Lately, I have been reviewing films that are more fantasy than science fiction. This is good, since I like to talk about speculative fiction films that discuss how technology can change society, and it usually isn’t in a good way.
The Final Cut would probably be one of those, but I don’t think I feel comfortable classifying it as science fiction. I mean, it takes place in the future, and it deals with advanced technology (tech we don’t yet have). The Final Cut doesn’t show a future of flying cars or towering buildings, but it does have an interesting film noir look. Most of the technology is made of wood and glass, and I guess the best comparison would be Gattaca, which maybe I’ll discuss at some other time.
The Final Cut is about Robin Williams, and he plays a guy that has some inner joy that is not understood by the society around him and is therefore shunned. No, but that is his movie formula. In this film, he plays a really sad, sad guy. Seriously, I don’t think he smiles once, and I just know he was repressing one of his horrific stream-of-consciousness routines.

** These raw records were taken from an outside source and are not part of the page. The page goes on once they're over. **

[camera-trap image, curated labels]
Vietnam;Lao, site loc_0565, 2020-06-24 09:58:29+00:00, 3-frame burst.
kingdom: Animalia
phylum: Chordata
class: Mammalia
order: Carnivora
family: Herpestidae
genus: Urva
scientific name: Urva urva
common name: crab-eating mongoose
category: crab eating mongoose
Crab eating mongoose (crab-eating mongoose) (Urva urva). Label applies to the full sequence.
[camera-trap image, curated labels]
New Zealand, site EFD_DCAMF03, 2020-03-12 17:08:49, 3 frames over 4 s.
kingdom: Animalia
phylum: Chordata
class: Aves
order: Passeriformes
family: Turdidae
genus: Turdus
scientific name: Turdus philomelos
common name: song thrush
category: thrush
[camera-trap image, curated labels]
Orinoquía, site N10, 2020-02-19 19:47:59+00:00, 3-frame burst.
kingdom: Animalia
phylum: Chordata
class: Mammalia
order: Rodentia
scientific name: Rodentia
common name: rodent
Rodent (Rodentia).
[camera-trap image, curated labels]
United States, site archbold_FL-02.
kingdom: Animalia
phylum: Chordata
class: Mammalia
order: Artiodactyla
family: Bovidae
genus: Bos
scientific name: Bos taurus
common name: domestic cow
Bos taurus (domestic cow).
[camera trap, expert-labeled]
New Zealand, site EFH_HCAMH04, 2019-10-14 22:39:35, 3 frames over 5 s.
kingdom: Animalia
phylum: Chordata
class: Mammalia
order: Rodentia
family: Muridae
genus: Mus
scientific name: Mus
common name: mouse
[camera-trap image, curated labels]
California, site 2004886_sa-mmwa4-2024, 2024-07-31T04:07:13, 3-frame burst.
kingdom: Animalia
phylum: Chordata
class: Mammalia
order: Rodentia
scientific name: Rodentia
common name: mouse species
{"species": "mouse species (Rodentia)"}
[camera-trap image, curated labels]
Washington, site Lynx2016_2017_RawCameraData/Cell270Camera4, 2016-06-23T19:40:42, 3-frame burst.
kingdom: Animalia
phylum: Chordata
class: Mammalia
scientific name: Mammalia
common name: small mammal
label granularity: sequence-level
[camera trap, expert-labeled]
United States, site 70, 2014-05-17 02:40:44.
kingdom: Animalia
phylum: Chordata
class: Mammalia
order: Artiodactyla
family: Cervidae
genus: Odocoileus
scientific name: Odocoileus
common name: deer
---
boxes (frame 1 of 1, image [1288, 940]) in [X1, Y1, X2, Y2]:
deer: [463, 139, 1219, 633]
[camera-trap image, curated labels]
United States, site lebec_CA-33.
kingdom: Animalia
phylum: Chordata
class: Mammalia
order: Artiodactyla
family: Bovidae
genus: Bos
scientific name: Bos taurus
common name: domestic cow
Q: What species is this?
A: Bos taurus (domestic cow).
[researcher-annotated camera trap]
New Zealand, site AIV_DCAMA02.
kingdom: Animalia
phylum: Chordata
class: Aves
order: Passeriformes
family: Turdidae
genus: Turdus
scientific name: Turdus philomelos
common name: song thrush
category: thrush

Anyway, Williams plays a cutter, a guy who essentially takes taped videos from memory implants and edits them together for a final viewing funeral or “Rememory”. This is a pretty far-out premise, and the film begins with three laws, like an Isaac Asimov robot story. In all honesty, it sort of confused me. Oh, before these laws, there is a scene where a child Robin Williams took part in killing another kid.
One day, when Williams is editing some guy’s footage and discovers that the kid he supposedly help kill has grown up to be an adult. Yes, it is pretty weird that he recognizes him as an adult, but apparently, this kid’s death had always haunted him and he spends the rest of the film trying to find out who this mystery man is.
Mixed up in this plot are people who protest against this new memory implant technology. These people wear tattoos that block their memory implants, so their memories will never be put on tape. I actually see that as a realistic response to this conjectured technology, and this is one of many plot twists in this film.
I found this film was somewhat hard to follow, but I can’t say that I hated it. I’m not exactly in a rush to watch it again to catch things that I missed last time. I think it is a brilliant concept for a film, but it doesn’t look like it well-remembered.